## Texte à lire
^^^^^^^^
J’y suis. Après de nombreux jours de marche, je m’aventure sur la première section avec de gros dénivelés. Je dois aussi endurer la météo très capricieuse des montagnes. De nombreuse déconvenues m’attendaient pour ces quelques jours, mais les paysages en valent la chandelle !
Jour 68 : mile 1060,7 – Salida
Journée de repos à l’auberge de jeunesse. Je suis passé à la poste pour récupérer mes chaussures. Comme je m’y attendais, elles n’étaient toujours pas arrivées. Je ne peux pas partir pour 7 à 8 jours de plus avec mes anciennes, c’est risquer une tendinite. Alors j’ai commencé à faire le tour des magasins de sport de la ville. Ils avaient des modèles qui m’intéressaient mais n’avaient pas ma taille. J’ai finalement trouvé une paire correcte dans un magasin qui vend des articles pour les ranchs. Elles ne me plaisent qu’à moitié car elles sont imperméables. Elles finiront trempées de sueur ou lors des traversées de rivières, et n’arriveront jamais à sécher. Elles ont aussi très peu d’amorti au niveau du talon. Mais tant pis, je n’ai pas vraiment le choix.
Je suis ensuite passé au macdonald’s pour un gros repas et pour commencer mon ravitaillement. J’ai commandé 40 nuggets et 4 McDouble, un hamburger avec deux steak. J’ai bien fait attention à demander sans laitue et sans sauce pour que ça conserve mieux. Puis direction vers le caviste du coin pour acheter une bonne bouteille de rouge. J’ai ensuite rejoint Jim et Stallion au Walmart pour terminer mon ravitaillement. On en a profité pour acheter un peu de viandes pour un barbecue et de quoi faire une bonne salade.
^^^^^^^^
## Données fournies
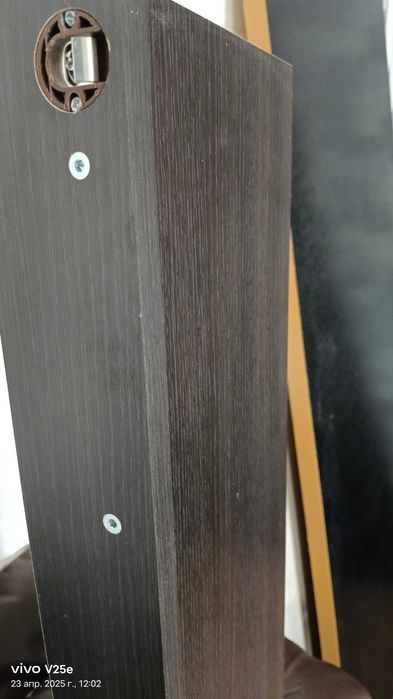 Полка навесная цвет венге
^^^^^^^^
## Consigne
Reprenez le récit de randonnée juste après sa dernière phrase.

## Réponse
De retour à l’auberge de jeunesse, on a lancé le barbecue, préparé la salade, et on a dégusté un très bon repas accompagné du vin. C’était vraiment un très bon moment, un repas copieux et délicieux, le tout avec un très beau coucher de soleil. On s’est ensuite installé pour regarder un film, avant de sombrer pour une bonne nuit.
Jour 69 : mile 1080,1
Je me réveille en douceur et commence à préparer mon sac. Je me rend vite compte qu’il va être très lourd ! La prochaine section est de 5 jours de marche jusqu’à Twin Lake, puis 2 jours jusqu’à Frisco. Twin Lake étant vraiment cher, j’ai décidé de porter plus de nourriture qu’il ne faut pour ne devoir acheter que quelques barres au magasin. Je me retrouve avec 10,5kg de nourriture sur le dos. C’est énorme, et je peine à faire tenir tout ça dans mon sac. Avec ma nouvelle grosse bombonne de gaz, mon ancienne petite de chaussures que je vais garder sur cette section au cas où les autres n’aillent pas, et quelques bricoles, mon sac fini par peser 20,630kg. C’est presque aussi lourd que lorsque je me lançais dans une section de 11 jours sans ravitaillements dans la Sierra Nevada.
Une petite sieste le matin, et nous voilà tous les trois en route vers midi, pancarte à la main, cherchant un endroit où faire du stop. En une petite demi heure, un homme se propose de nous déposer. On commence à marcher vers 13h sur une route de terre – très raide, vous commencez à connaître la musique – qui rejoint le CDT. Puis on monte jusqu’au col de montagne. Une montée de 1050m de D+ d’entrée de jeu.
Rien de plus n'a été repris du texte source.